* Ihre Aufgabe *
Geben Sie den Urteilsauszug zur überteuerten Eigentumswohnung von „12. 07. 2001“ bis einschließlich „bei Sittenwidrigkeit eines Eigentumswohnungskaufvertrages.“ erneut wieder. Ersetzen Sie dabei „Eigentumswohnungskaufvertrages“ durch „Immobilienkaufvertrages“.

* Zu lesender Auszug *
------------------------------------------------

Sittenwidrig überteuerte Eigentumswohnung

Gericht

OLG Hamm


Art der Entscheidung

Berufungsurteil


Datum

12. 07. 2001


Aktenzeichen

22 U 90/00


Leitsatz des Gerichts

  1. Zu den Voraussetzungen einer Sittenwidrigkeit eines Eigentumswohnungskaufvertrages.

  2. Zur Haftung aus culpa in contrahendo und § 826 BGB bei Sittenwidrigkeit eines Eigentumswohnungskaufvertrages.

Tatbestand


Auszüge aus dem Sachverhalt:

Durch notariell beurkundeten Kaufvertrag vom 18. 2. 1997 erwarben die Kl. vom Bekl. eine Eigentumswohnung zu einem Kaufpreis von 240000 DM. In § 3 des Vertrages wurde der Notar angewiesen, vom eingehenden Kaufpreis nach Ablösung von Belastungen 111300 DM an die Fa. F auszuzahlen und über den Restbetrag nach Weisung des Verkäufers zu verfügen. Gem. § 15 des Vertrages sollten die Kosten des Vertrages und seiner Durchführung einschließlich der Grunderwerbsteuer sowie die Kosten der Verwalterzustimmung die Käufer tragen.

------------------------------------------------

Einträge zu räumlichen Beziehungen
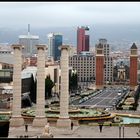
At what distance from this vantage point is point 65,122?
2066 centimetres

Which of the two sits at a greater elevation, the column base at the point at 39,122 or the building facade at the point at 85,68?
the building facade at the point at 85,68

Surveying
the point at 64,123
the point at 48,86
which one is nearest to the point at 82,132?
the point at 64,123

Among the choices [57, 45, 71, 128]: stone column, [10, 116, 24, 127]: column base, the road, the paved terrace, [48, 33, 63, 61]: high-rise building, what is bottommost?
the road

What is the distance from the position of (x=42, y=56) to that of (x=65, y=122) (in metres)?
2.99

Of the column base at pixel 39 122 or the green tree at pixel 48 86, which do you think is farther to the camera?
the green tree at pixel 48 86

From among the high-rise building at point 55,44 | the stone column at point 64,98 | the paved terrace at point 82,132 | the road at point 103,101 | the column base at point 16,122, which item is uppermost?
the high-rise building at point 55,44

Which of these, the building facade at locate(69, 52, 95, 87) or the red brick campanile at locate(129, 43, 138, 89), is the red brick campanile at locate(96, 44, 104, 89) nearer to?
the red brick campanile at locate(129, 43, 138, 89)

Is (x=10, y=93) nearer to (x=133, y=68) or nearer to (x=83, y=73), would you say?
(x=133, y=68)

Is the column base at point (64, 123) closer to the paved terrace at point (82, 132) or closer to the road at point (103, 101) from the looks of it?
the paved terrace at point (82, 132)

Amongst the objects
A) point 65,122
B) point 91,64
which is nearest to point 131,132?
point 65,122

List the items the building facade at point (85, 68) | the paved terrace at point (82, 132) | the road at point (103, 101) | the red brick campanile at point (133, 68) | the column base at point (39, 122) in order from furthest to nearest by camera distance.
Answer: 1. the building facade at point (85, 68)
2. the red brick campanile at point (133, 68)
3. the road at point (103, 101)
4. the column base at point (39, 122)
5. the paved terrace at point (82, 132)

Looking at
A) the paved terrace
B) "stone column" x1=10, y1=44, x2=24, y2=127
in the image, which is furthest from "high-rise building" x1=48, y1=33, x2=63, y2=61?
the paved terrace

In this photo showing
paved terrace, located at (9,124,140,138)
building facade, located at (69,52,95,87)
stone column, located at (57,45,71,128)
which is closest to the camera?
paved terrace, located at (9,124,140,138)

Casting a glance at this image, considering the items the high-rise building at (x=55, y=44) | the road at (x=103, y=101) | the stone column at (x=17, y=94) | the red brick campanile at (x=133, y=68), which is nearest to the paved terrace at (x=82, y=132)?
the stone column at (x=17, y=94)
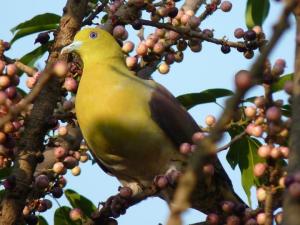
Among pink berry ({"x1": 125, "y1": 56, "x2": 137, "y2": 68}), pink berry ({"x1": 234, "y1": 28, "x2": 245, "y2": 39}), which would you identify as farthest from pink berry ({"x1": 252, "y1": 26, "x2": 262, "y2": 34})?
pink berry ({"x1": 125, "y1": 56, "x2": 137, "y2": 68})

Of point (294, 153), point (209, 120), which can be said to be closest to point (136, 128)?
point (209, 120)

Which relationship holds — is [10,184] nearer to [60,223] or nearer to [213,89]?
[60,223]

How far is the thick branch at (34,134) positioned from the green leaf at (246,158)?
868 mm

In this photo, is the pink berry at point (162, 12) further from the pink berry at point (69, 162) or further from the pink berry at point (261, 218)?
the pink berry at point (261, 218)

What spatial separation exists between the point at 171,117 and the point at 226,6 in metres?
0.68

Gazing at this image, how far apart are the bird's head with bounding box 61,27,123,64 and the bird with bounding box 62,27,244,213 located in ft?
0.36

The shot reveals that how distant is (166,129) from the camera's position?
12.7 feet

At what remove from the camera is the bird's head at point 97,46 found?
4219mm

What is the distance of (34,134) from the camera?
2943mm

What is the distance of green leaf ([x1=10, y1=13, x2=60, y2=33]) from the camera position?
3.80 meters

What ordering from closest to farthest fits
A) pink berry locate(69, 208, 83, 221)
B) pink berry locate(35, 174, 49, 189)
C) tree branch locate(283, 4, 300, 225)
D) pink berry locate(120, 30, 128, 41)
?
tree branch locate(283, 4, 300, 225), pink berry locate(35, 174, 49, 189), pink berry locate(69, 208, 83, 221), pink berry locate(120, 30, 128, 41)

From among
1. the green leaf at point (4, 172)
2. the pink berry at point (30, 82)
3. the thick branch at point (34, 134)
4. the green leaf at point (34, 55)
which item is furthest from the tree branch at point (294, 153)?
the green leaf at point (34, 55)

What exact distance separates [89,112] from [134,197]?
30.1 inches

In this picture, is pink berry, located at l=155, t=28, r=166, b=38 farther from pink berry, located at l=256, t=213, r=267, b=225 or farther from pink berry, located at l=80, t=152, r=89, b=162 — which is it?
pink berry, located at l=256, t=213, r=267, b=225
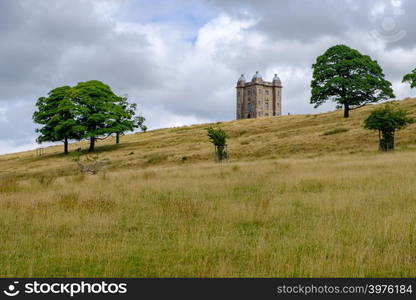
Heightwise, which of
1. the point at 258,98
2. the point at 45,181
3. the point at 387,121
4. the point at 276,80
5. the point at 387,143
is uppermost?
the point at 276,80

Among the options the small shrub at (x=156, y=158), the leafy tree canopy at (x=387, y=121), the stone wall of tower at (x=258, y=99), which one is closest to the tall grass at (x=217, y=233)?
the leafy tree canopy at (x=387, y=121)

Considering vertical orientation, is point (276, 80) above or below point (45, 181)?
above

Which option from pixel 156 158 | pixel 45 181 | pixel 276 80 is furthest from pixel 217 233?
pixel 276 80

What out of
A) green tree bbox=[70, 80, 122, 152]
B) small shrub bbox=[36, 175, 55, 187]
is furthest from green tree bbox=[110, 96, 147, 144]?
small shrub bbox=[36, 175, 55, 187]

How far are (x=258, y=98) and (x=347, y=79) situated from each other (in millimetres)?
82306

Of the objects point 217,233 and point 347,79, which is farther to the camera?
point 347,79

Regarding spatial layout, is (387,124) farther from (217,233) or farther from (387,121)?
(217,233)

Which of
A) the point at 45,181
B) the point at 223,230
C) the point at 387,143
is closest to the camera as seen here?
the point at 223,230

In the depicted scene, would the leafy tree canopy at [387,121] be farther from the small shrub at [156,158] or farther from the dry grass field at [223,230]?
the small shrub at [156,158]

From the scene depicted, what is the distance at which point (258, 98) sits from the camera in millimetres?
135250

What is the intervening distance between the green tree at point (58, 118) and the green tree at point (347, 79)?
3191 centimetres

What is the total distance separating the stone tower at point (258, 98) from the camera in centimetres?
13525

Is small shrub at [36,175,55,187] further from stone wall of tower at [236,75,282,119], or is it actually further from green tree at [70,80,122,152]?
stone wall of tower at [236,75,282,119]

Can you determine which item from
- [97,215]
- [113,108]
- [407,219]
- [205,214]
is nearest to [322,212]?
[407,219]
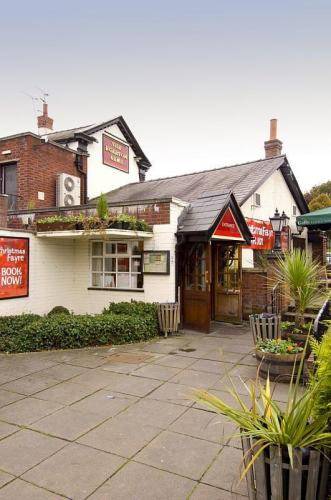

------------------------------------------------

* Ergebnis der Aufgabe *
12. 07. 2001


Aktenzeichen

22 U 90/00


Leitsatz des Gerichts

  1. Zu den Voraussetzungen einer Sittenwidrigkeit eines Immobilienkaufvertrages.

  2. Zur Haftung aus culpa in contrahendo und § 826 BGB bei Sittenwidrigkeit eines Immobilienkaufvertrages.